En ce qui concerne l’accusation de comploter en vue de l’organisation d’émeutes : "Vous nous avez vu marcher contre la réforme des retraites. Les trois manifestations se sont déroulées dans la paix", affirme Angélo Frébault. "Ce n’est pas moi qui ferai l’inverse, aujourd’hui. En revanche, ce dont le Tapura a peur, c’est que le monde du travail prenne conscience de sa volonté de valider cette loi".

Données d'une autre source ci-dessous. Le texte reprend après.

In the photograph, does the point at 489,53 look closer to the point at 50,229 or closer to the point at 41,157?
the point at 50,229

"Ça c’est vraiment le Tapura…", s’est emporté Atonia Teriinohorai, également contacté lundi. "Cette réunion entre les quatre organisations avait pour but de faire le point sur ce que nous avons mis en place par rapport à la PSG. On a demandé aux salariés de voter contre la réforme de la PSG. (…) On n’a jamais convenu qu’on allait bloquer. Ça c’est le système politique du Tapura pour casser tout le monde", analyse le secrétaire général du syndicat O Oe To Oe Rima. En revanche, ce qu’il ne dément pas, c’est son soutien au Tahoera’a : "Je suis indépendantiste de cœur. Pour l’indépendance du monde salarial. Et le seul parti politique qui a défendu notre mouvement contre la réforme du système de retraites est le Tahoera’a. Je ne suis pas Tahoera’a, mais j’appelle à voter contre la réforme". Et bien vite : "Ce communiqué est un tissu de mensonges : à aucun moment nous n’avons parlé de l’organisation d’émeutes, ni de blocage. Mais s’ils le prennent comme ça au Tapura, si c’est ça leur façon de gouverner, je vais appeler à voter Tahoera’a".

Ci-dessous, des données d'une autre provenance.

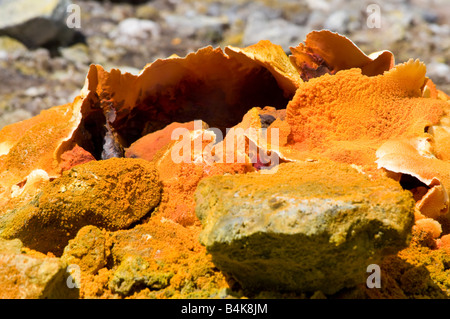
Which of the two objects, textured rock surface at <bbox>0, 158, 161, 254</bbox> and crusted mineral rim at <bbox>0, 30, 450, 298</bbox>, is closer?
crusted mineral rim at <bbox>0, 30, 450, 298</bbox>

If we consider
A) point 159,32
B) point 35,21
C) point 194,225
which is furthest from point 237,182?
point 159,32

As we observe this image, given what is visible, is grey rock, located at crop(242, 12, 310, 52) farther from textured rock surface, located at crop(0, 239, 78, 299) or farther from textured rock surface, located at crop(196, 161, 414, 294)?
textured rock surface, located at crop(0, 239, 78, 299)

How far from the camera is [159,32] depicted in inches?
343

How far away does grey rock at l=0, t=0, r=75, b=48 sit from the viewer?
7.62 meters

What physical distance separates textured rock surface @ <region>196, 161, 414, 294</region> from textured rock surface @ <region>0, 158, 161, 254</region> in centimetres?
40

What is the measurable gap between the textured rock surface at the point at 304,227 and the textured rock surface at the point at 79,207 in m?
0.40

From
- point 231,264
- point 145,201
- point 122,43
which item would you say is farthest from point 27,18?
point 231,264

Quant à Cyril Le Gayic, présenté par le communiqué comme le "chef d’orchestre de cette réunion" : "Un, on n’a jamais appelé à l’émeute ; deux, on n’a jamais appelé à boycotter les élections ou voter pour untel ou untel", dit le secrétaire général adjoint de la CSIP, qui assure être parti avant la fin parce qu'il avait une autre réunion. "Moi, Le Gayic Cyril, je soutiens ma fille, c’est normal, non ?", admet le père de Vaitea Le Gayic, troisième de liste pour le Tahoera’a sur la première section des îles du Vent. "Ce n’est pas parce que je soutiens ma fille que je soutiens M. Flosse. Il faut faire la différence et arrêter de psychoter. (…) C’est du n’importe quoi ce communiqué. Le Tapura délire en ce moment".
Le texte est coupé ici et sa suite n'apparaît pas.